No entanto, os ruralistas não podem confessar aos eleitores que seu
objetivo é o lucro, apenas o lucro, nada mais que o lucro. Inventam, então, que
estão defendendo "os interesses nacionais" e classificam como
"anti-Brasil" os que não concordam com eles. Essa é uma velha tática,
usada no século XIX, quando o agronegócio da época acusava os que defendiam a
abolição dos escravos de representarem interesses estrangeiros. Trata-se de
ganhar para uma causa indefensável os brasileiros crédulos que amam sua Pátria.
Aí exploram o nacionalismo e apostam na desinformação.
No artigo com título sugestivo - "Causa Inconfessável"
a senadora Kátia Abreu tenta desqualificar os índios e seus aliados com uma
argumentação esdrúxula. Sem citar fontes, sem dizer de onde tirou a informação,
ela jura que "são mais de 100 mil ONGs, a maioria estrangeira,
associadas a dois organismos ligados à Igreja Católica: o CIMI ((Conselho
Indigenista Missionário) e a CPT (Comissão Pastoral da Terra)".
E por que cargas d'água milhares de ONGs estrangeiras defenderiam as
terras indígenas? Na maior cara de pau, ofendendo a inteligência do leitor, a
senadora Kátia Abreu, ousa dizer que elas querem destruir a agricultura
brasileira. Comete um erro vergonhoso para uma parlamentar ao confundir nação
com estado. Exibe sua ignorância deixando no chinelo o Tiririca:
"Os financiadores são países que competem com a agricultura
brasileira e que cobiçam nossas riquezas minerais e vegetais. São os mesmos
que, reiteradamente, defendem que essa parte do território nacional deve ser
cedida, e os brasileiros índios, transformados em nações independentes da
ONU".
Tudo nebuloso, deseducativo, desinformativo. A senadora não dá nomes nem
aos bois nem às vacas, não diz quais são esses países, não diz quem quer decepar
os territórios indígenas do Brasil e omite que as terras indígenas pertencem,
constitucionalmente, à União e não aos índios. A "causa" dos
ruralistas é, realmente, "inconfessável": cada vez que uma medida
prejudica seus lucros, dizem que "é ruim para o Brasil", quando
favorece "é bom para o Brasil". O Brasil é a conta bancária deles.
Sem confessar a origem dos recursos que financiam os ruralistas, a senadora faz
dos índios um tábua de tiro ao alvo:
"É do mais alto interesse nacional - sobretudo do interesse dos
próprios índios - saber quando, de onde vêm e como são gastos os milhões de
dólares que sustentam a ação deletéria dessas organizações, que fazem dos
índios escudos humanos de uma causa inconfessável".

+++

O EXERCÍCIO >> No texto sobre os ruralistas, reescreva o trecho que vai de "No entanto, os" até "amam sua Pátria.", inclusive, substituindo "agronegócio" por "latifúndio".

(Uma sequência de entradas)
+++

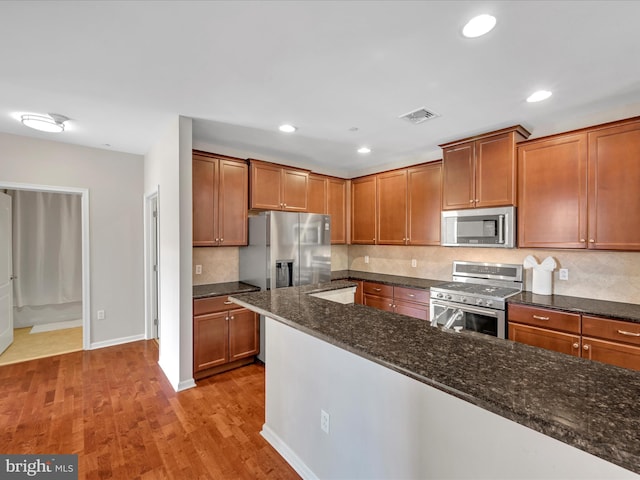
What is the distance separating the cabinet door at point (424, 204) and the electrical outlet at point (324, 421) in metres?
2.67

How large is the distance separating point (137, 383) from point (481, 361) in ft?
10.7

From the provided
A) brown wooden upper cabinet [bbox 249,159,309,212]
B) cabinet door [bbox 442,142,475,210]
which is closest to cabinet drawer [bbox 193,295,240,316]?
brown wooden upper cabinet [bbox 249,159,309,212]

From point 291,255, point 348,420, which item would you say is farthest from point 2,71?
point 348,420

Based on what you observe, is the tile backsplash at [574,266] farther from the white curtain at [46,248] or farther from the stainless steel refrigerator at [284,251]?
the white curtain at [46,248]

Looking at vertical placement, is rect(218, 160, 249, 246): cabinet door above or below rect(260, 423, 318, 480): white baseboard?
above

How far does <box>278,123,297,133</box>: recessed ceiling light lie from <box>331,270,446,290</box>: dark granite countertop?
2163 millimetres

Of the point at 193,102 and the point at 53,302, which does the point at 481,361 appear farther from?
the point at 53,302

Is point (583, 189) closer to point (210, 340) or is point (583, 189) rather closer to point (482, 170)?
point (482, 170)

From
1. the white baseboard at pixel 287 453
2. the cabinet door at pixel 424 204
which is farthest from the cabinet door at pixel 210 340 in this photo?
the cabinet door at pixel 424 204

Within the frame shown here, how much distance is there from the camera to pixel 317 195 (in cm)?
446

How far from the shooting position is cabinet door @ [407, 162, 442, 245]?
377 centimetres

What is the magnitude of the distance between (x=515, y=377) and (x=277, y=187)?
341cm

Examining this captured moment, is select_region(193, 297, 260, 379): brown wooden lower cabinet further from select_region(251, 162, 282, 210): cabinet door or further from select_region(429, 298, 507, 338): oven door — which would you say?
select_region(429, 298, 507, 338): oven door

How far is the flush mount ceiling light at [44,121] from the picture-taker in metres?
2.80
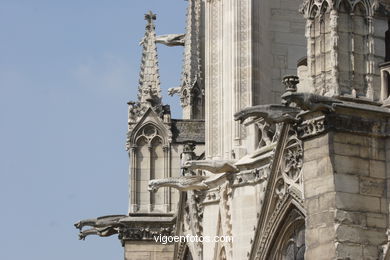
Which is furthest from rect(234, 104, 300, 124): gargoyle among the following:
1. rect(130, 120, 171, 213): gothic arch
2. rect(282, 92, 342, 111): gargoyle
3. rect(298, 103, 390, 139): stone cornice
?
rect(130, 120, 171, 213): gothic arch

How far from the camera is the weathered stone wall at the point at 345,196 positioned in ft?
65.7

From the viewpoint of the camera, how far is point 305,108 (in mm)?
20297

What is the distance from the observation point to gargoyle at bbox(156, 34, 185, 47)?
36.8 metres

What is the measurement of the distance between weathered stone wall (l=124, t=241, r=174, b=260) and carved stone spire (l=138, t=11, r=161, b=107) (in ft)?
10.6

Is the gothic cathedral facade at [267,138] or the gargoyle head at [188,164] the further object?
the gargoyle head at [188,164]

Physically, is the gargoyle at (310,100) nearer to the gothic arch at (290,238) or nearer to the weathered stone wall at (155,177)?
the gothic arch at (290,238)

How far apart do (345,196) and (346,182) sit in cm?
21

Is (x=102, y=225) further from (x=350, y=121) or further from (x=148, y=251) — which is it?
(x=350, y=121)

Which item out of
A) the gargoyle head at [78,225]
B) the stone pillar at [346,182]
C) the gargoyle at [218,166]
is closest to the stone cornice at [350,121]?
the stone pillar at [346,182]

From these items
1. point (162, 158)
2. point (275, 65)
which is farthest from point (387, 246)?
point (162, 158)

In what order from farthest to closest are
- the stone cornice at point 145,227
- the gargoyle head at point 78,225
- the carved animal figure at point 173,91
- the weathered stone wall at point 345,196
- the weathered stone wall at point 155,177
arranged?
the carved animal figure at point 173,91, the gargoyle head at point 78,225, the weathered stone wall at point 155,177, the stone cornice at point 145,227, the weathered stone wall at point 345,196

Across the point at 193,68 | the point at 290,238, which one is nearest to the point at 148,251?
the point at 193,68

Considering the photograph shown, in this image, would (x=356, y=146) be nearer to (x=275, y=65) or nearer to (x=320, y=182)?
(x=320, y=182)

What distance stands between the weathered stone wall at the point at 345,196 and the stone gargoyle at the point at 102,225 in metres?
13.6
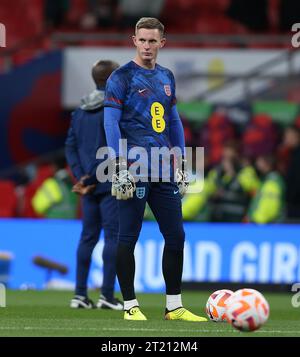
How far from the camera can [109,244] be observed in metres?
11.6

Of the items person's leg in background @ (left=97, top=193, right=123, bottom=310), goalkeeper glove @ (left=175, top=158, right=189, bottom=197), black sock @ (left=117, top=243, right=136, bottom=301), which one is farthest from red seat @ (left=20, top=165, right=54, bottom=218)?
black sock @ (left=117, top=243, right=136, bottom=301)

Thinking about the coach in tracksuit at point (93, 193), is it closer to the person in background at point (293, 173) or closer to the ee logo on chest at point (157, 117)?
the ee logo on chest at point (157, 117)

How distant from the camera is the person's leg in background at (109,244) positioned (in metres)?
11.5

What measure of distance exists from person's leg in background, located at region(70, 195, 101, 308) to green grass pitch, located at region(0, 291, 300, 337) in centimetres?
19

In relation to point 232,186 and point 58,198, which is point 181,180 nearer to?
point 232,186

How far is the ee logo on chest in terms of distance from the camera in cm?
987

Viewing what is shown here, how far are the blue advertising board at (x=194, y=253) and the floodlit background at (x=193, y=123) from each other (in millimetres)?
14

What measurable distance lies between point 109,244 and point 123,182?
207cm

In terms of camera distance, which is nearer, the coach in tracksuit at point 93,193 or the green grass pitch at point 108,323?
the green grass pitch at point 108,323

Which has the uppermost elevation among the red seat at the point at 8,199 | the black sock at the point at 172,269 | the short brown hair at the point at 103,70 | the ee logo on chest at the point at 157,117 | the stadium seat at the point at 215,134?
the short brown hair at the point at 103,70

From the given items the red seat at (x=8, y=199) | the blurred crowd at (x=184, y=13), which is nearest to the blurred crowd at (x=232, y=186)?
the red seat at (x=8, y=199)

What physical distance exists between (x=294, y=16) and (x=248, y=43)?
1695 mm

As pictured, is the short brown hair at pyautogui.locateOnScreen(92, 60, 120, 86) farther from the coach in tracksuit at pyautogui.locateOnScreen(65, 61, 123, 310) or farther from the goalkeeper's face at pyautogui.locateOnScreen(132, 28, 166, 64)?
the goalkeeper's face at pyautogui.locateOnScreen(132, 28, 166, 64)
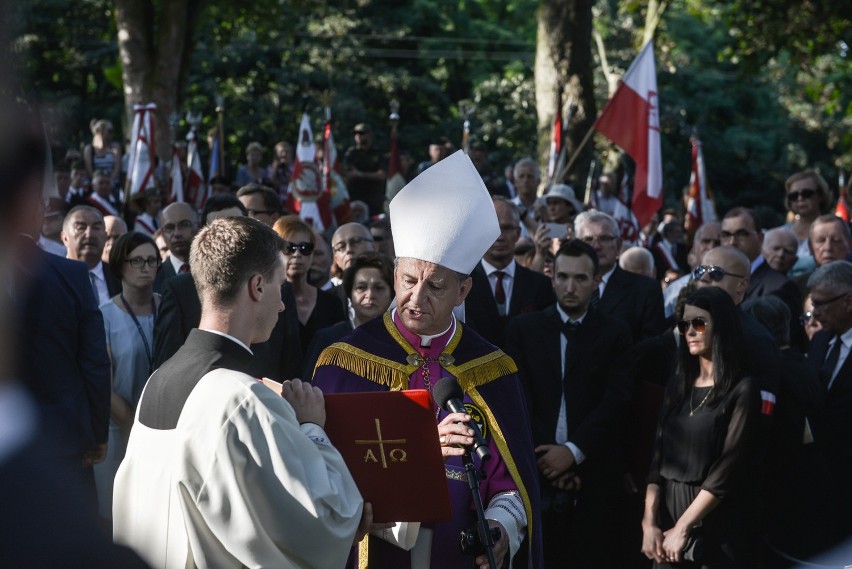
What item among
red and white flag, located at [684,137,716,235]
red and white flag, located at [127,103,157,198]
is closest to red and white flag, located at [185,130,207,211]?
red and white flag, located at [127,103,157,198]

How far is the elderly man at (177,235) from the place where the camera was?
784 centimetres

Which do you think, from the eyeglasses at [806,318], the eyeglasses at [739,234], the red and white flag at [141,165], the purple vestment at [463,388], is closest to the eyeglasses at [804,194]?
the eyeglasses at [739,234]

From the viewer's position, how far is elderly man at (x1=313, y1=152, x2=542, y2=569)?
464cm

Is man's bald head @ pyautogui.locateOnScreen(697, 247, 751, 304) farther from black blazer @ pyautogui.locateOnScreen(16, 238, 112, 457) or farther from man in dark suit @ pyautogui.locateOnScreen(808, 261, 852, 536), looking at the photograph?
black blazer @ pyautogui.locateOnScreen(16, 238, 112, 457)

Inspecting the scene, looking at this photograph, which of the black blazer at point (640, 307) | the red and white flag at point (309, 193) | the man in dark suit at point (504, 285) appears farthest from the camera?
the red and white flag at point (309, 193)

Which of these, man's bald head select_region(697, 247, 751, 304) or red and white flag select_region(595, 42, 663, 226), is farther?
red and white flag select_region(595, 42, 663, 226)

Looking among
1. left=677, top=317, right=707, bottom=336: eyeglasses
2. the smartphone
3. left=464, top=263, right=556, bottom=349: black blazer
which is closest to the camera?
left=677, top=317, right=707, bottom=336: eyeglasses

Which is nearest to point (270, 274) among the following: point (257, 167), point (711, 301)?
point (711, 301)

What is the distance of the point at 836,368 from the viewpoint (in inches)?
277

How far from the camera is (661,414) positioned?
6578mm

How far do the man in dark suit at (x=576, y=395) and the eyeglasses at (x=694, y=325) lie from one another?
2.53ft

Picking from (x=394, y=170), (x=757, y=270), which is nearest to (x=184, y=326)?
(x=757, y=270)

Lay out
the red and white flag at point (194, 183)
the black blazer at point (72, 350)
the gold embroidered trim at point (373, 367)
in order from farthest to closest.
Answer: the red and white flag at point (194, 183) < the black blazer at point (72, 350) < the gold embroidered trim at point (373, 367)

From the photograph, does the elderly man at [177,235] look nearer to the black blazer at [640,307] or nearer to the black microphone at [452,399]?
the black blazer at [640,307]
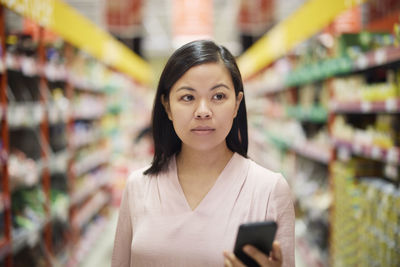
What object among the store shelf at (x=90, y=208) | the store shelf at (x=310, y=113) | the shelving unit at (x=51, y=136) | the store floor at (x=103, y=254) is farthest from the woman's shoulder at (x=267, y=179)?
the store shelf at (x=90, y=208)

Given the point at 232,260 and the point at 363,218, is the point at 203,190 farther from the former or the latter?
the point at 363,218

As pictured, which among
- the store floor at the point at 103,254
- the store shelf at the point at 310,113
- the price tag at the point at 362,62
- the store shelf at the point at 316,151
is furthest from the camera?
the store floor at the point at 103,254

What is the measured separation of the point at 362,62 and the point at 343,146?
817 millimetres

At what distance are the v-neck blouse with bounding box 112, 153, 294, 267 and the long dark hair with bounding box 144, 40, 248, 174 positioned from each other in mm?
126

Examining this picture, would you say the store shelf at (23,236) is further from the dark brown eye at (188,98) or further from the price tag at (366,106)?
the price tag at (366,106)

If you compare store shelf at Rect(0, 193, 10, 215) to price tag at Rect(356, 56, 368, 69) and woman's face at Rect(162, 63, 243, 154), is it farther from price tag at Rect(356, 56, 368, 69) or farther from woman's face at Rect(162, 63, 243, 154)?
price tag at Rect(356, 56, 368, 69)

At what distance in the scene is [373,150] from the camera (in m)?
2.92

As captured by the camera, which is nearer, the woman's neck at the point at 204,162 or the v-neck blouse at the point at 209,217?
the v-neck blouse at the point at 209,217

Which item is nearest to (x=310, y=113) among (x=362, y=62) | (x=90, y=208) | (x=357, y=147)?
(x=357, y=147)

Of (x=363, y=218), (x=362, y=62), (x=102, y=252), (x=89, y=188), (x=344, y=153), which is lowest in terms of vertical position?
(x=102, y=252)

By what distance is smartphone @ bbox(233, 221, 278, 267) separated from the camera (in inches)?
44.1

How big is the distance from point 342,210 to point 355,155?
1.90ft

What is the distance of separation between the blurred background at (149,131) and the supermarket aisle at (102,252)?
0.01 m

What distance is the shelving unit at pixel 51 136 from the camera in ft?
10.3
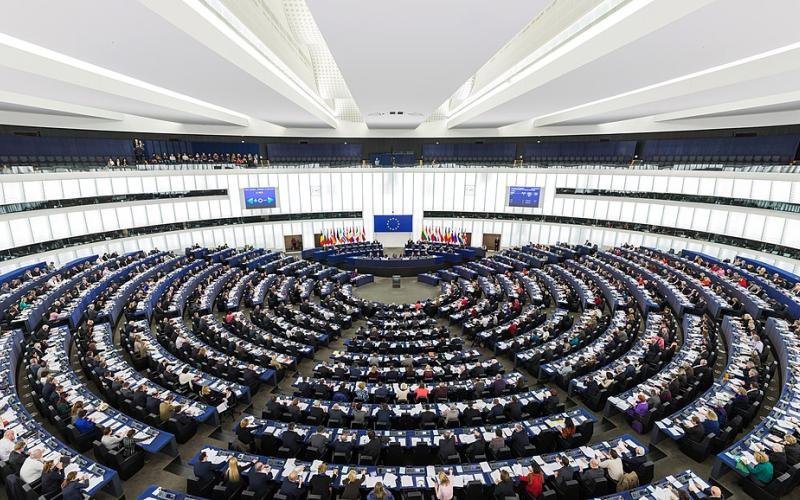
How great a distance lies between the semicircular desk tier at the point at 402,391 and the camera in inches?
318

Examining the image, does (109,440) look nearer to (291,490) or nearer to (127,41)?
(291,490)

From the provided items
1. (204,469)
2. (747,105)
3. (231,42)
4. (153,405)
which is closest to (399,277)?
(153,405)

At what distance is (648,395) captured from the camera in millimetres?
10828

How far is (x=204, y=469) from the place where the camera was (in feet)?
27.2

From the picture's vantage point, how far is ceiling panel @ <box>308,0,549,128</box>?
8797 mm

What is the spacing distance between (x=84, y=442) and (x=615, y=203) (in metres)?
36.6

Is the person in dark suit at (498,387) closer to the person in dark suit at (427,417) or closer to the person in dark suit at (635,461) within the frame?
the person in dark suit at (427,417)

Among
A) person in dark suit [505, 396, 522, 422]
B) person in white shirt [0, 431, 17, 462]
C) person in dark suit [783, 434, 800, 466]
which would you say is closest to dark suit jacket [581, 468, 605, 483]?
person in dark suit [505, 396, 522, 422]

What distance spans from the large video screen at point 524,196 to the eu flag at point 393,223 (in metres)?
9.99

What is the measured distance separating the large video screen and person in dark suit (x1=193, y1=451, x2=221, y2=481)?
105 ft

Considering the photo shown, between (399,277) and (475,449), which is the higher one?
(475,449)

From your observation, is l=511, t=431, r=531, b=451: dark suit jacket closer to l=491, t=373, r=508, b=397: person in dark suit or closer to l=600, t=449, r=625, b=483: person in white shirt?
l=600, t=449, r=625, b=483: person in white shirt

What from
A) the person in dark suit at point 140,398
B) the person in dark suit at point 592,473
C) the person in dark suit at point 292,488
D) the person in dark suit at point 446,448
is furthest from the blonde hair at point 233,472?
the person in dark suit at point 592,473

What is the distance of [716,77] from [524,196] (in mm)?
19531
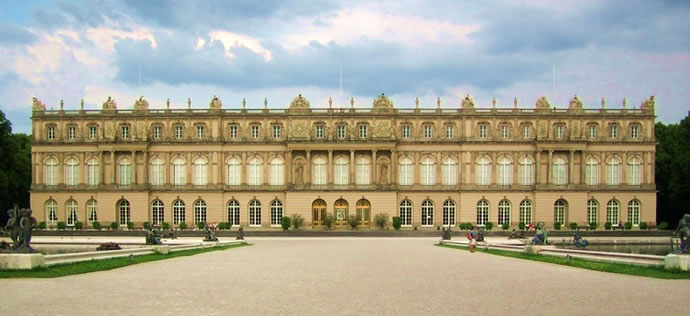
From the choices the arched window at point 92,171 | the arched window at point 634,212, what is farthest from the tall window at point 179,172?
the arched window at point 634,212

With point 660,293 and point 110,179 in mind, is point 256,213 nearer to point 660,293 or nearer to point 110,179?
point 110,179

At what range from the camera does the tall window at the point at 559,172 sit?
222 feet

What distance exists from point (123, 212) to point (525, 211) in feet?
129

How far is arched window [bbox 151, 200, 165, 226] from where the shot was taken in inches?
2677

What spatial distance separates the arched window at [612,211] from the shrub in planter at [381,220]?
21846mm

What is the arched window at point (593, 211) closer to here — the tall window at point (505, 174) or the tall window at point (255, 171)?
the tall window at point (505, 174)

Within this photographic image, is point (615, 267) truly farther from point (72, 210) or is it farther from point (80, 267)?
point (72, 210)

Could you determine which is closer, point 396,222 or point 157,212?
point 396,222

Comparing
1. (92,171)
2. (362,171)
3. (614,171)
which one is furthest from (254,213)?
(614,171)

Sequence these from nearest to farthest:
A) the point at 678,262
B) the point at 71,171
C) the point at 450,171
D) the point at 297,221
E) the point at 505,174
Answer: the point at 678,262 → the point at 297,221 → the point at 505,174 → the point at 450,171 → the point at 71,171

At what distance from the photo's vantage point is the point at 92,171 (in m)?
68.5

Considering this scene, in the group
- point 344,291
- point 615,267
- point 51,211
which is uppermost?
point 344,291

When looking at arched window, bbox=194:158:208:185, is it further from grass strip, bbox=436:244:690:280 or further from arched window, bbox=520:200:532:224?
grass strip, bbox=436:244:690:280

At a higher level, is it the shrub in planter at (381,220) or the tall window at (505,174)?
the tall window at (505,174)
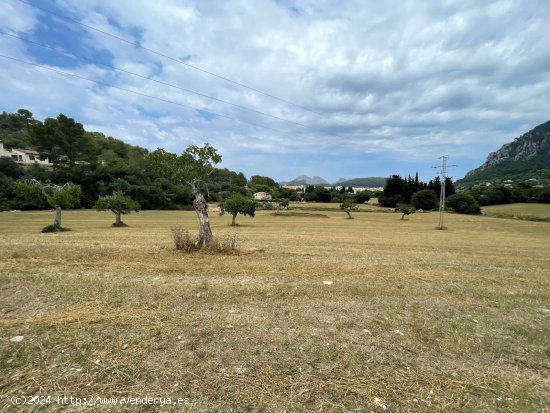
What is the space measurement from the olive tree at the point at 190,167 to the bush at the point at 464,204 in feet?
335

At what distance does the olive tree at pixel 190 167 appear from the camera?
1507cm

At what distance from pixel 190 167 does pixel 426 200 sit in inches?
4449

+++

RESULTADO DO EXERCÍCIO >>
No entanto, os ruralistas não podem confessar aos eleitores que seu
objetivo é o lucro, apenas o lucro, nada mais que o lucro. Inventam, então, que
estão defendendo "os interesses nacionais" e classificam como
"anti-Brasil" os que não concordam com eles. Essa é uma velha tática,
usada no século XIX, quando o latifúndio da época acusava os que defendiam a
abolição dos escravos de representarem interesses estrangeiros. Trata-se de
ganhar para uma causa indefensável os brasileiros crédulos que amam sua Pátria.